──────── Excerpt
The Human Galápagos

Linda Xu

July 6, 2004

The Galápagos archipelago perfectly demonstrates natural history of the Earth by serving as an excellent example of geological and evolutionary changes. However, it also serves as a record of human history and captures elements of both island and mainland Ecuadorian culture. Through our eight-day tour of the Galápagos, the entanglement between the natural and human histories of the islands becomes apparent.

Day 1: June 17, 2004

We arrived in the afternoon on the San José and met our guide, Luis, for the first time. Born in Quito, Ecuador's capital, Luis moved out to the Galápagos Islands to become a guide partly to escape the rushed mentality of city life, much like many of the islands' current and historical inhabitants. Today 75,000 to 85,000 tourists visit the Galápagos per year, comprising the islands' major source of income. With these figures, one would think that each area would be crowded with visitors, but with the exception of our stop at Puerto Ayora, we were within sight of three other ships at most and only in the few most popular spots. This is because there are 58 landing sites and 62 ocean sites for tourists to choose from. Also, the itinerary of sites for each boat must be approved by the National Park, perhaps in order to space out the tourists so that no site is overcrowded on any given day. After lunch on the San José, we headed out for our first land tour on the island of Santa Cruz, also known as Indefatigable. We made our landing at "las bachas" beach on the northern shore of the island. "Las bachas" came from a phonetic translation of the English word barges. From 1941 to 1948 when the American military set up camp at Baltra, barges were needed to transport fresh water to the troops. After 1948 when the last troops left, the barges were abandoned on the shores of Santa Cruz, creating a neat grid of metal protrusions from the white sand beach.

Day 2: June 18, 2004

In the morning, we visited Bartolomé Island, home of the picturesque Pinnacle Rock. This rock structure juts out of the ocean and creates one of the most beautiful landscapes on the trip. Surprisingly though, this amazing natural landscape is not natural at all.

Pinnacle Rock was formerly a cone volcano until the US used it for target practice for its military, blowing out the middle of the volcano into two sharp peaks. Afterwards, the Ecuadorian navy leveled one of the peaks, leaving the lone peak we know today as Pinnacle Rock. We hiked 400 steps to the highest point of Bartolomé, where a monument states the distance from that point to the equator. These steps, while a disruption to the environment, prevent tourists from devastating the flora and fauna away from the trail.
────────────────
## Exercise tasks:
• a. According to the Galápagos account, how many landing sites can tourists choose from?
• b. Output the passage from the Galápagos account starting at the words "In the morning, we" and stopping after the words "from the trail.".
──────── Data excerpts
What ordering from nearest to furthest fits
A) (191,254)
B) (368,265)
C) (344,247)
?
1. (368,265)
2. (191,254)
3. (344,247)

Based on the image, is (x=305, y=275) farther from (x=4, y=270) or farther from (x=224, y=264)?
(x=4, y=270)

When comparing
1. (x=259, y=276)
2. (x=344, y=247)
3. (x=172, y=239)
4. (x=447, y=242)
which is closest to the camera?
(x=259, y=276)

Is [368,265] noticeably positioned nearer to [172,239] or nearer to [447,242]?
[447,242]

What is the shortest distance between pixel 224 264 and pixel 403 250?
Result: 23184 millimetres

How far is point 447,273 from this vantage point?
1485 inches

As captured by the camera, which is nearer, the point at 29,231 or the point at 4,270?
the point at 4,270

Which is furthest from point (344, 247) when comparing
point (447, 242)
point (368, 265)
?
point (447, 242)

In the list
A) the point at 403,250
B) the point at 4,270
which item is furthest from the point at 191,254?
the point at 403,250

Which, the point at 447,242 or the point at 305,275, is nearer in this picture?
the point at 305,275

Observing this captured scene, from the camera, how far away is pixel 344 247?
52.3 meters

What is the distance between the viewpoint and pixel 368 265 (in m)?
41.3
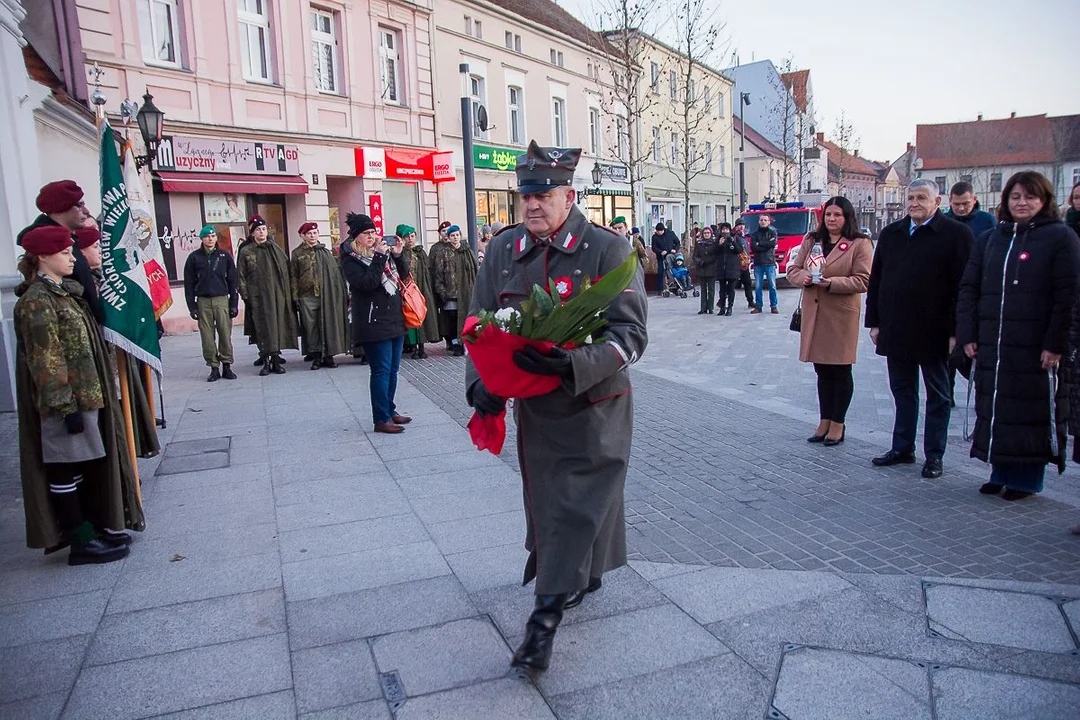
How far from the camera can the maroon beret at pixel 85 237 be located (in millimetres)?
4824

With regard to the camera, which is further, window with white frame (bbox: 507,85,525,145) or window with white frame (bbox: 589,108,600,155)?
window with white frame (bbox: 589,108,600,155)

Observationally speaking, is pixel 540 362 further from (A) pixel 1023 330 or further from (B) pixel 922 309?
(B) pixel 922 309

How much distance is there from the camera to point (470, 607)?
374 centimetres

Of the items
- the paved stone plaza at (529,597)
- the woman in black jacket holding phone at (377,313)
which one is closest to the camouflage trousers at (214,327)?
the paved stone plaza at (529,597)

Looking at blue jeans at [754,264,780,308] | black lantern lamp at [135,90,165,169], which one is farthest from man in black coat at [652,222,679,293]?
black lantern lamp at [135,90,165,169]

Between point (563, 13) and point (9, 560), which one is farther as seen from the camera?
point (563, 13)

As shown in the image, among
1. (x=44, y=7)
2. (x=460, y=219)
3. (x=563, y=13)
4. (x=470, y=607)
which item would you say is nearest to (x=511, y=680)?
(x=470, y=607)

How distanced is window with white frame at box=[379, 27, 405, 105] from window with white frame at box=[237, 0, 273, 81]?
12.1ft

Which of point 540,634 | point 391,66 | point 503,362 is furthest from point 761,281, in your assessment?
point 503,362

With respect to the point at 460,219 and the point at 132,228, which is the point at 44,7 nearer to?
the point at 132,228

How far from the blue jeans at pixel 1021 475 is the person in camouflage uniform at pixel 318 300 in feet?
27.2

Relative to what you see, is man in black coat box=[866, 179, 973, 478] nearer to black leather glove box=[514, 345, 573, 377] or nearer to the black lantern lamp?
black leather glove box=[514, 345, 573, 377]

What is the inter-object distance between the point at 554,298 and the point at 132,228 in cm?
341

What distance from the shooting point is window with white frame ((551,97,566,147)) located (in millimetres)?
30281
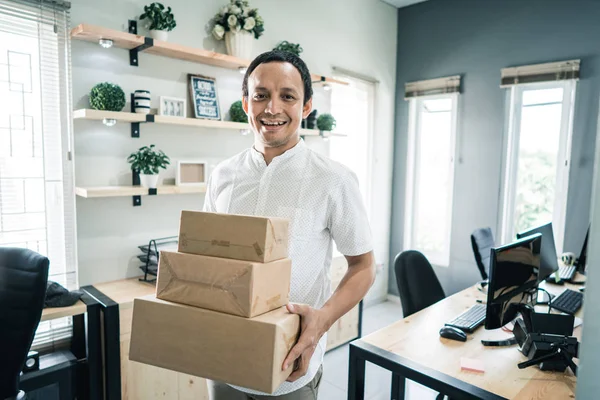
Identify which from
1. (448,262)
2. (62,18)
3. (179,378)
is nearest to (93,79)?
(62,18)

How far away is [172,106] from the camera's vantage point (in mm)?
2494

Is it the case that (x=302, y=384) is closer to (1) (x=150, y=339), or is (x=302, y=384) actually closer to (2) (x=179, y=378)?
(1) (x=150, y=339)

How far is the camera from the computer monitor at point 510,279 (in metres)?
1.61

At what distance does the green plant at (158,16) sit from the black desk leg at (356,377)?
6.44ft

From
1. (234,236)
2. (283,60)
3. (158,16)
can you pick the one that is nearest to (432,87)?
(158,16)

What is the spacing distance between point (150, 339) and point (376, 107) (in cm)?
350

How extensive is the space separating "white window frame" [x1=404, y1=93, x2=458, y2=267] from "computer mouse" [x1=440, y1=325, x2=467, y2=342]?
7.59 ft

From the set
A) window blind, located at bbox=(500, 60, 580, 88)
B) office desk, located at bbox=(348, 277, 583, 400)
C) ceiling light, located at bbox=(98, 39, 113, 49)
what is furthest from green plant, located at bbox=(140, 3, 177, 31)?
window blind, located at bbox=(500, 60, 580, 88)

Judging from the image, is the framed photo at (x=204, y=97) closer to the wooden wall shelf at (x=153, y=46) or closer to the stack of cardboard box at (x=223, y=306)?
the wooden wall shelf at (x=153, y=46)

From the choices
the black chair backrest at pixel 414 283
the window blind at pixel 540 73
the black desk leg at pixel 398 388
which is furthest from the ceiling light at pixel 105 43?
the window blind at pixel 540 73

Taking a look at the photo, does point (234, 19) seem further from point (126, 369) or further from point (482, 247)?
point (482, 247)

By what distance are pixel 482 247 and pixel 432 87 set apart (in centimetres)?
170

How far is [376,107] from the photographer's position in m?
4.07

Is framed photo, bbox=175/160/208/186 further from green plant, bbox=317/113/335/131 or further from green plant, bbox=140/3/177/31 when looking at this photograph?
green plant, bbox=317/113/335/131
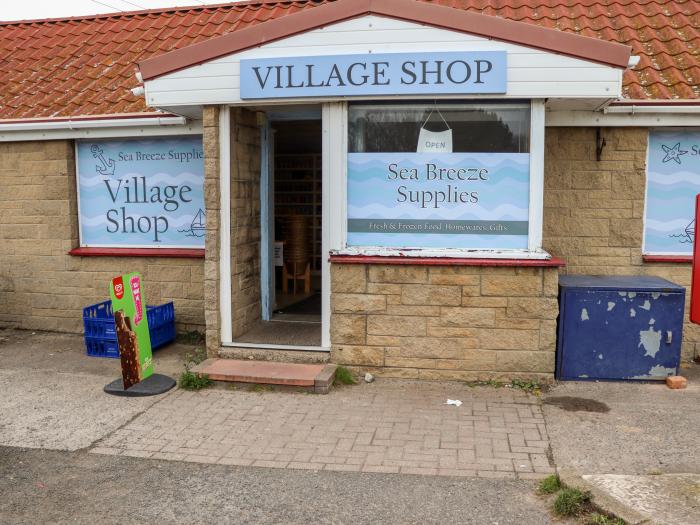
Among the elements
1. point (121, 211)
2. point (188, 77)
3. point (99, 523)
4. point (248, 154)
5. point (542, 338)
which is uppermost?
point (188, 77)

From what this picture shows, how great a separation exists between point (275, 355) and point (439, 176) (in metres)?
2.46

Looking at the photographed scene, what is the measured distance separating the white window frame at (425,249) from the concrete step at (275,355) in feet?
3.57

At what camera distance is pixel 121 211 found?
27.6 ft

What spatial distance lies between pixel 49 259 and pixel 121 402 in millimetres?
3409

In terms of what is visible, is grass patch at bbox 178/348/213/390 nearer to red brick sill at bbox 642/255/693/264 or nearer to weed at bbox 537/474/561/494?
weed at bbox 537/474/561/494

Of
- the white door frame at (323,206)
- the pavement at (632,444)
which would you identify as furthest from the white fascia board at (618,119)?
the pavement at (632,444)

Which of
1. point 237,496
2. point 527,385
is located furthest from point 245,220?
point 237,496

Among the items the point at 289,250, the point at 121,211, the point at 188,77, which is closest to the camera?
the point at 188,77

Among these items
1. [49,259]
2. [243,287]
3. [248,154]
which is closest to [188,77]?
[248,154]

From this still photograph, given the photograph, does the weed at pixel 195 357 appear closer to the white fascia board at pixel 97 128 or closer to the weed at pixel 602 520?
the white fascia board at pixel 97 128

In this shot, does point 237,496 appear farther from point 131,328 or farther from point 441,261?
point 441,261

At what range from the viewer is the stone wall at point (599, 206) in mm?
7125

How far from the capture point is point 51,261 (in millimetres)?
8578

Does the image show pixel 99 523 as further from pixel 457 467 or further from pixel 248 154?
pixel 248 154
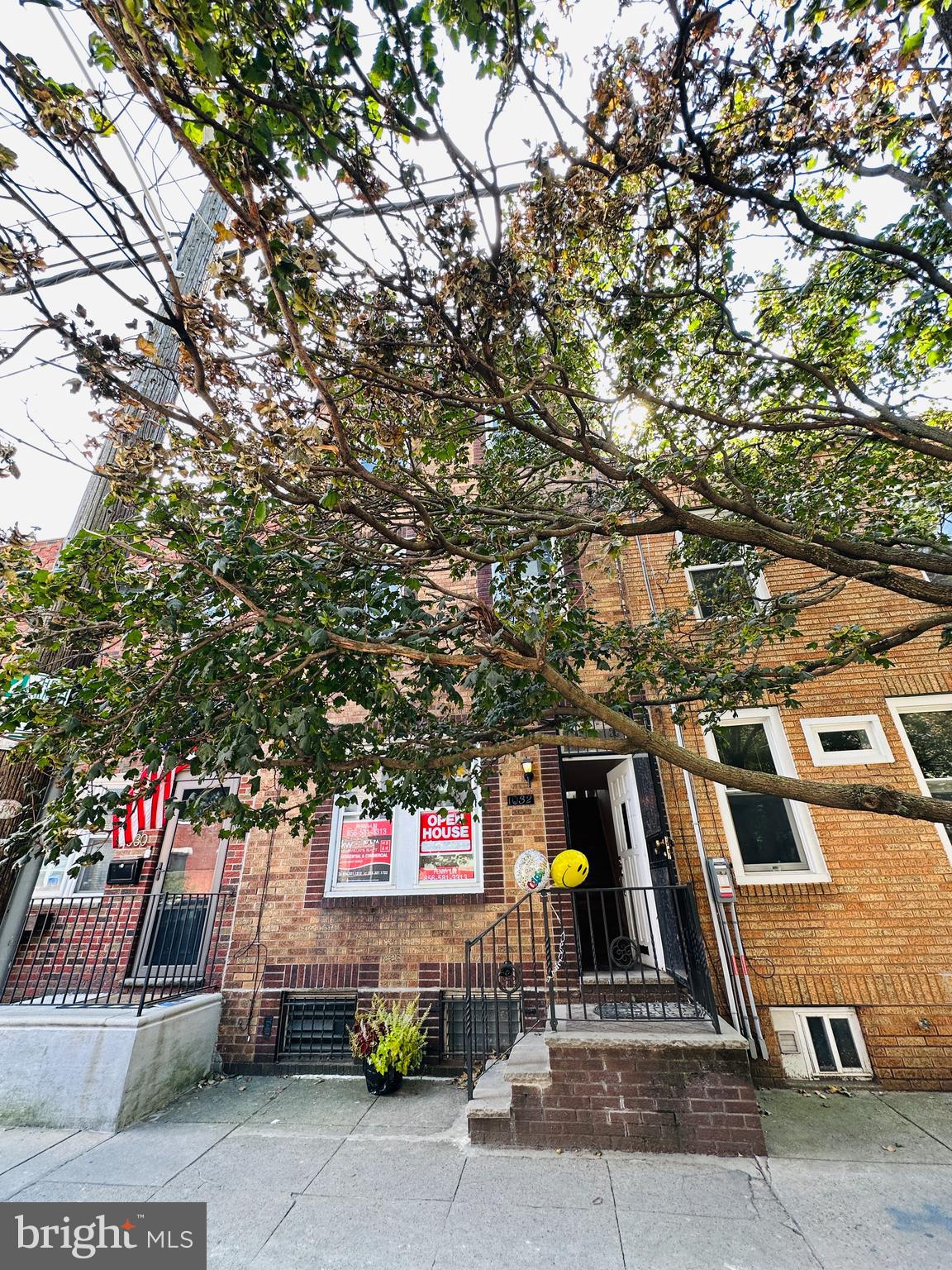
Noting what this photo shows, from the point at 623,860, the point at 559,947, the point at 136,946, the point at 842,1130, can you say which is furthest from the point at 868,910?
the point at 136,946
────────────────
## Solutions by task:
• a. 58

• b.
In the morning, we visited Bartolomé Island, home of the picturesque Pinnacle Rock. This rock structure juts out of the ocean and creates one of the most beautiful landscapes on the trip. Surprisingly though, this amazing natural landscape is not natural at all.

Pinnacle Rock was formerly a cone volcano until the US used it for target practice for its military, blowing out the middle of the volcano into two sharp peaks. Afterwards, the Ecuadorian navy leveled one of the peaks, leaving the lone peak we know today as Pinnacle Rock. We hiked 400 steps to the highest point of Bartolomé, where a monument states the distance from that point to the equator. These steps, while a disruption to the environment, prevent tourists from devastating the flora and fauna away from the trail.